Irreversible Entanglements na ZDB: a revolução é real

Fotografia: Vera Marmelo
Publicado a: 08/02/2019

Camae Ayewa parece ser cada vez um daqueles nomes omnipresentes, essenciais quando se pensa no que de mais vital poderá estar a acontecer – neste aqui e agora. A sua relação com Lisboa, e em especial com a Galeria Zé dos Bois, tem sido um exemplo de dedicação mútua, demonstrando as múltiplas facetas de Camae. Tudo começou em 2017, apresentando-se a solo enquanto Moor Mother: aí deixou memória de uma estreia intensa e suada, abençoada pela melhor punk e industrial. Um ano depois, regressou com 700 Bliss, lado a lado com DJ Haram, onde semeou um campo magnético de electrónica distópica e poesia urbana. Já neste 2019, trouxe consigo um grupo de quatro experientes músicos de jazz, numa encarnação esteticamente diferente, mas percebendo-se de que se trata, afinal, da genética da artista norte-americana em constante movimento.

A larga afluência ao concerto de terça-feira passada revelou a curiosidade que o grupo suscitava junto da audiência, após um álbum homónimo que fez furor em diversas publicações. Os Irreversible Entanglements criam música longe dos parâmetros lúdicos, existindo e exigindo um sentimento de compromisso. Reflectem no final uma quase condição de luta social perante uma época de puro colapso: financeiro, político ou até intelectual. Um grito de luta de um colectivo em jeito de guerrilha jazz que deixou na ZDB um fogo lento, e a crepitar, por quase duas horas de concerto.

Bateria, contrabaixo, trompete, saxofone e voz foram os elementos para um ritual de elevação, dividido em dois actos. “Unlearn…start over” ecoou na sala como primeiras palavras de ordem, a abrir caminho a uma luxuosa performance de protesto. Ressaltou desde logo a qualidade de cada interveniente na partilha de uma esfera comum. Entendimento, espaço e criatividade no modo de interacção entre as cordas e os sopros, alimentaram um flow rítmico do início ao fim — sem atropelos ou qualquer tipo de urgência gratuita.
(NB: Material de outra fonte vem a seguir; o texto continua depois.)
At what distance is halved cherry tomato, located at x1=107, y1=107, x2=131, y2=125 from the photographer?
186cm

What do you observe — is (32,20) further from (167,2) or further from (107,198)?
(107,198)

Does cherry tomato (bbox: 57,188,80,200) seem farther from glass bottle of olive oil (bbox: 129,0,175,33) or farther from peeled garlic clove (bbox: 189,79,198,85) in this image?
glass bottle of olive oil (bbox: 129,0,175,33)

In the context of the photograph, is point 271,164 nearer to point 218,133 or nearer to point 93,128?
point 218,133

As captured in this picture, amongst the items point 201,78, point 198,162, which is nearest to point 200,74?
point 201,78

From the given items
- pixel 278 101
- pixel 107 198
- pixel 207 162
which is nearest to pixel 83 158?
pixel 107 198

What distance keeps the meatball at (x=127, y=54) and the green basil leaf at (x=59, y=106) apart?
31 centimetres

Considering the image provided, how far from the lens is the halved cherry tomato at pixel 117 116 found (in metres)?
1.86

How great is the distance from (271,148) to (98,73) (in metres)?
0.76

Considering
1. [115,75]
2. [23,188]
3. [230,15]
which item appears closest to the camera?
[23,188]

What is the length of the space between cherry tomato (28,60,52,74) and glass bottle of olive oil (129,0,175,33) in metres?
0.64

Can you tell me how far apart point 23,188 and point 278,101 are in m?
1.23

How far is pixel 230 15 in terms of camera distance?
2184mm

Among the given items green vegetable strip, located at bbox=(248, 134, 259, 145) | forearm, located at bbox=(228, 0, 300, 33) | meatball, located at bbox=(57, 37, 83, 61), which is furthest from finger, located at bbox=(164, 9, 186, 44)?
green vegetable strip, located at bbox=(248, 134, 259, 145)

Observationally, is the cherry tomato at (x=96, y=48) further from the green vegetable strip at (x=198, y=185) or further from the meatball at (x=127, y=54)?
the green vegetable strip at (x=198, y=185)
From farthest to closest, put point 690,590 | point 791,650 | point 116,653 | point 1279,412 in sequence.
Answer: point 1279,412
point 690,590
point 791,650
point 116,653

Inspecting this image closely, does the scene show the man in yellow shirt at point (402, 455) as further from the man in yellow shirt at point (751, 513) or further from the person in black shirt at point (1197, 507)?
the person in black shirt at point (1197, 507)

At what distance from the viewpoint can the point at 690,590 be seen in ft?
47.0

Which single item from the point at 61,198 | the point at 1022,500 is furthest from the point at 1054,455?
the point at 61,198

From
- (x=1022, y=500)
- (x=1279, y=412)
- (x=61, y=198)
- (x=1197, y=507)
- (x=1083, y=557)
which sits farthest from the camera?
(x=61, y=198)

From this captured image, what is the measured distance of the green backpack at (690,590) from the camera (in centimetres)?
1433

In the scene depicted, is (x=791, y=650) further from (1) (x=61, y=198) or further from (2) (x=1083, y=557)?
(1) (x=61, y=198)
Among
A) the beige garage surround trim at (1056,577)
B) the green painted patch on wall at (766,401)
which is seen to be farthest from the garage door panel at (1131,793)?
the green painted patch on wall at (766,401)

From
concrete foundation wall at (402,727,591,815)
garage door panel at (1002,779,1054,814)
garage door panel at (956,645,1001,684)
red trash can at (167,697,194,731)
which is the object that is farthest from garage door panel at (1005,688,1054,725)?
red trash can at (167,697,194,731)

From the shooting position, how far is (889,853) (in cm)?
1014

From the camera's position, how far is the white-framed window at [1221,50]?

Pautou-se, acima de tudo, por uma consciência na mensagem, transportada pelos rolamentos dos sons (neste aspecto, não poderiam estar mais próximos de uma versão actual dos The Last Poets).

A noite era deles, e havia tempo suficiente. Após uma breve pausa, a banda regressou ao palco para um segundo acto — e ainda mais musculado que o anterior. Na verdade, foi neste momento que a força possível (e máxima) do grupo se fez iluminar perante todos. Da percussão primitiva em chapa e lata, enquanto o contrabaixo tomava contornos de uma guitarra eléctrica, até ao duo de sopros de Aquiles Navarro e Keir Neuringer, uma perfeita simbiose, por vezes num uníssono inimaginável. Já de livro na mão, Camae recita excertos de realidade crua e dura da sua escrita em Fetish Bones. Retratos de violência e abusos, mas também de uma clareza de ideias e direcção, simultaneamente incómodo e genuíno, como um murro no estômago.

Se na década de 60, entre o surgimentos dos direitos civis e tumultos de rua, a fenda aberta pelo free jazz foi uma inevitabilidade, então os Irreversible Entanglements transportam esse mesmo sentido de reivindicação para os tempos igualmente tumultosos e estranhos em que vivemos. Porque a música, no papel de arte, também serve para isso: inspirar e transcender.